Vorliegender Text:
============
Nachdenken: Glück auf den Straßen

Wir stolzieren durch die Straßen, die wir gebaut haben und halten uns selbst für besser als unseren Nachbarn, sei es im Materiellen oder im Geistlichen. Wir schauen hinauf zu denen, die es in der Gesellschaft zu etwas gebracht haben, zumindest, wenn man den Medien glaubt. Gleichzeitig schauen wir herab auf diejenigen, denen die Gesellschaft nicht viel gibt, sei es aufgrund anderer Lebensauffassungen oder aufgrund anderer Lebensstile.

In unserer Welt ist es zu wichtig geworden, besser als andere zu sein, Egoismus hat die Geister vernebelt. Geld ist an die Stelle von Wertschätzung gerückt und auf der Suche nach Glück versuchen wir, immer mehr Geld anzuhäufen. Wozu?
============
Auszüge der Einträge:
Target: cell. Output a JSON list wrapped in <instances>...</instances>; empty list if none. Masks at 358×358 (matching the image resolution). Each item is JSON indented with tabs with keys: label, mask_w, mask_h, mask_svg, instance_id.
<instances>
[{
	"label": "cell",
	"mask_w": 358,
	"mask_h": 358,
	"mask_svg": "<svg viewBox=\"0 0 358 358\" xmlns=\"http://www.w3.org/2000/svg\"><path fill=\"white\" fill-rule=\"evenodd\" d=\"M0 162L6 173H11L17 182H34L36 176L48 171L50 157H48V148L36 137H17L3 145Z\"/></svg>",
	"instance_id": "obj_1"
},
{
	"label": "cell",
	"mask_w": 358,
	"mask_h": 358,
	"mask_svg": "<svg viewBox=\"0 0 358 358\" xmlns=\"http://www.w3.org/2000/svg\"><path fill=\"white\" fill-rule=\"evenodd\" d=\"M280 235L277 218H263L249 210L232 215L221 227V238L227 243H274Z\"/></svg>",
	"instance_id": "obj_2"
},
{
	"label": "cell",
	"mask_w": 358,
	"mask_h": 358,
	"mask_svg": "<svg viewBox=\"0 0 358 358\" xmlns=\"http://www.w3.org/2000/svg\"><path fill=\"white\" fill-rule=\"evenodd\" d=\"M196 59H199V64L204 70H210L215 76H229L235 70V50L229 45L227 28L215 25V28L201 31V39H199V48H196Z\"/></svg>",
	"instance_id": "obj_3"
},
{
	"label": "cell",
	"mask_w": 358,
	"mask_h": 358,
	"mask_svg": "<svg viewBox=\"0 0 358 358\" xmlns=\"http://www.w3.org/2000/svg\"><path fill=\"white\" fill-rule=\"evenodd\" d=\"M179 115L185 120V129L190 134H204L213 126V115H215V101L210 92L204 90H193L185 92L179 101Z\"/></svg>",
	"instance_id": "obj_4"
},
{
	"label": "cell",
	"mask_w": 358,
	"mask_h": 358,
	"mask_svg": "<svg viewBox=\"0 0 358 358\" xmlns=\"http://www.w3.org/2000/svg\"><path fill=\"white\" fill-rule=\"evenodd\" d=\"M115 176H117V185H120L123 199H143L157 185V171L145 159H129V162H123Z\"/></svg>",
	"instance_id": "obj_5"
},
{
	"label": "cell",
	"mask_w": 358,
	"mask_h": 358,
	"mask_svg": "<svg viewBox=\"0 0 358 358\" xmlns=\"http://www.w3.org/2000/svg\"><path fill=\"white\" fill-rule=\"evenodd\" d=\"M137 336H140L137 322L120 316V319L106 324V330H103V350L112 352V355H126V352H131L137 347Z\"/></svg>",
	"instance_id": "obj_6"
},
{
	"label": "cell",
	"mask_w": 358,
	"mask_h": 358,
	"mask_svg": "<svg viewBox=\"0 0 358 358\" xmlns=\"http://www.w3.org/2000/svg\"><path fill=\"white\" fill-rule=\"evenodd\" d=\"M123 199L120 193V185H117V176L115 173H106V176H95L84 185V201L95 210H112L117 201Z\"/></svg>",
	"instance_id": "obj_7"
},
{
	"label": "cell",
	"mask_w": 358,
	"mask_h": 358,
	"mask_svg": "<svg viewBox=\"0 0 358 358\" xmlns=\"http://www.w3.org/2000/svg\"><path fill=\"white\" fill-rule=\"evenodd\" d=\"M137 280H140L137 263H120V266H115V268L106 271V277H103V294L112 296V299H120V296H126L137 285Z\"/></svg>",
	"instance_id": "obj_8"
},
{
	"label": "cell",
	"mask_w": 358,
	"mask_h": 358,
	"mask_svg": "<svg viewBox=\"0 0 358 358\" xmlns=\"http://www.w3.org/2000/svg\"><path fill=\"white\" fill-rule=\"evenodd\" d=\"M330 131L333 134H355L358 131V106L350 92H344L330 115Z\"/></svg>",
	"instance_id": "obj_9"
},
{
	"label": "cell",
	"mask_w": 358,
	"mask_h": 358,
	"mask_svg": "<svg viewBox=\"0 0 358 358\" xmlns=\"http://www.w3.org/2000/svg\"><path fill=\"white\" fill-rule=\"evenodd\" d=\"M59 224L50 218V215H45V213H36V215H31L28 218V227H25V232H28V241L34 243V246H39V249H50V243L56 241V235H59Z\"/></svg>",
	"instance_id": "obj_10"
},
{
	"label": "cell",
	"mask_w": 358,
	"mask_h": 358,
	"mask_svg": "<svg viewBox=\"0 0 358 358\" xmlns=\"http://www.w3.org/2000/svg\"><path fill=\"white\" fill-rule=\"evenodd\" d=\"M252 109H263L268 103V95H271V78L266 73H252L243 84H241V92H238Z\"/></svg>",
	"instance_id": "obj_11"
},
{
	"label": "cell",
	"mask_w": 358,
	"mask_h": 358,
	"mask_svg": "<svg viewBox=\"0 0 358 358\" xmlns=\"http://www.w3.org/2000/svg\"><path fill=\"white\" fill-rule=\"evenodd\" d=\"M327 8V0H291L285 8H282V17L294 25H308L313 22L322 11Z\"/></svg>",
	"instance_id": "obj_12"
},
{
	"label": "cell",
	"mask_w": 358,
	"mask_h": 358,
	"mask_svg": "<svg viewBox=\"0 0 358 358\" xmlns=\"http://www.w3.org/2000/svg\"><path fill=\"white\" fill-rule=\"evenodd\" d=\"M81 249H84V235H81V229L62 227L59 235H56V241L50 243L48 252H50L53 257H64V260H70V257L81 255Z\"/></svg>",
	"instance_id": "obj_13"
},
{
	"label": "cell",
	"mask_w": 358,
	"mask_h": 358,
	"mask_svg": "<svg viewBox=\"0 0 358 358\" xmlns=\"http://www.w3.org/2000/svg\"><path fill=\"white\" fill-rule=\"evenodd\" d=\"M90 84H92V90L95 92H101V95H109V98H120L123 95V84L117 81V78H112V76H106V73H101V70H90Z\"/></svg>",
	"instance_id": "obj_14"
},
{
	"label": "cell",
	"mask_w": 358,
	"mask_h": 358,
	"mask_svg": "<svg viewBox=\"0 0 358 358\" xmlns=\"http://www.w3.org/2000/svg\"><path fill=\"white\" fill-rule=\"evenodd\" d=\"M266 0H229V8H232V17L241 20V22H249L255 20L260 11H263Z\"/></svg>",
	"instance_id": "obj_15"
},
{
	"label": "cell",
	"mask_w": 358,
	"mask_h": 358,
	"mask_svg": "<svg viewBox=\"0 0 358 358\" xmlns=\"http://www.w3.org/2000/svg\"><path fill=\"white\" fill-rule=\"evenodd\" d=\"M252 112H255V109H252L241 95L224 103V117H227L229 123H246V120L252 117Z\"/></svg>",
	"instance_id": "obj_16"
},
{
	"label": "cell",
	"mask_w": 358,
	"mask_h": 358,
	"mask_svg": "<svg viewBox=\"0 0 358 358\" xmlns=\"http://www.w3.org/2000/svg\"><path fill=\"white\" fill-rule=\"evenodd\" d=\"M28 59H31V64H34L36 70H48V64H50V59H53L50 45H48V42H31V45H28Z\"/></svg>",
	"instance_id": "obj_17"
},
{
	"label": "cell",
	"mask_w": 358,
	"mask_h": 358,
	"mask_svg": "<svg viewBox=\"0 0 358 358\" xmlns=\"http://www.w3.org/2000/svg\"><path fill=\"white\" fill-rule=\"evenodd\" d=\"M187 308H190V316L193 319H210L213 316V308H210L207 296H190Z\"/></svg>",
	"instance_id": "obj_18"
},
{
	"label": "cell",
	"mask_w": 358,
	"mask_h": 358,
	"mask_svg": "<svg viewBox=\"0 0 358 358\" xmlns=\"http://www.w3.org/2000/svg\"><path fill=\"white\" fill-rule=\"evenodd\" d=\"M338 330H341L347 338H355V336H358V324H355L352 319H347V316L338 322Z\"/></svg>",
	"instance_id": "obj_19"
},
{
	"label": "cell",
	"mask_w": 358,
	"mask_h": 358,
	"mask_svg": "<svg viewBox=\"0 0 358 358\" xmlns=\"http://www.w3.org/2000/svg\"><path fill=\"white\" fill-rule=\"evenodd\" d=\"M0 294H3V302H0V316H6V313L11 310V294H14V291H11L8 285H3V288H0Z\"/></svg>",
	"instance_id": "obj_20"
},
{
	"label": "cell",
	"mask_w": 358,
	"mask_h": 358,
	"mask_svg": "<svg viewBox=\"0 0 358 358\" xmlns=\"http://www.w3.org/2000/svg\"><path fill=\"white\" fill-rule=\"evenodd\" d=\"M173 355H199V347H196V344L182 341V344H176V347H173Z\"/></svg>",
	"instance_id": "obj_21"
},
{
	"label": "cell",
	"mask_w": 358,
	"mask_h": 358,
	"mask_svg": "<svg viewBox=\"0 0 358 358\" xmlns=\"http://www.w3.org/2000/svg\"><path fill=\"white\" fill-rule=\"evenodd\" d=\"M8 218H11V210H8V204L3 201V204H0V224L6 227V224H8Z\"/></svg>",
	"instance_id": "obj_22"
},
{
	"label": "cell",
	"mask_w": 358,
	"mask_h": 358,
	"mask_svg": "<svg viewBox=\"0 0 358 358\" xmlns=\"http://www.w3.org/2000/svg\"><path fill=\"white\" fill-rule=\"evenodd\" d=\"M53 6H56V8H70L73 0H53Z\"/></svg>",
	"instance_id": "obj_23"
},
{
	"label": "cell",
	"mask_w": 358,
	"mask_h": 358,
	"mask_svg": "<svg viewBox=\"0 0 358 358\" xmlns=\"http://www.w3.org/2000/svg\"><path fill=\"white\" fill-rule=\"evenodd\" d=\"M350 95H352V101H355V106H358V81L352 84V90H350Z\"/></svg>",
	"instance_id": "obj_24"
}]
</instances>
============
Gelesenes anwenden:
1. Beantworte diese Fragen zum vorliegenden Text:
(a) Worauf schauen wir laut Text herab?
(b) Was hat die Geister vernebelt?
(c) Woran hat Geld laut Text den Platz eingenommen?
2. Gib den vorliegenden Text von „Wir stolzieren durch“ bis einschließlich „aufgrund anderer Lebensstile.“ unverändert aus.

Antworten je Aufgabe:
1.
(a) Auf diejenigen, denen die Gesellschaft nicht viel gibt.
(b) Egoismus.
(c) An die Stelle von Wertschätzung.

2.
Wir stolzieren durch die Straßen, die wir gebaut haben und halten uns selbst für besser als unseren Nachbarn, sei es im Materiellen oder im Geistlichen. Wir schauen hinauf zu denen, die es in der Gesellschaft zu etwas gebracht haben, zumindest, wenn man den Medien glaubt. Gleichzeitig schauen wir herab auf diejenigen, denen die Gesellschaft nicht viel gibt, sei es aufgrund anderer Lebensauffassungen oder aufgrund anderer Lebensstile.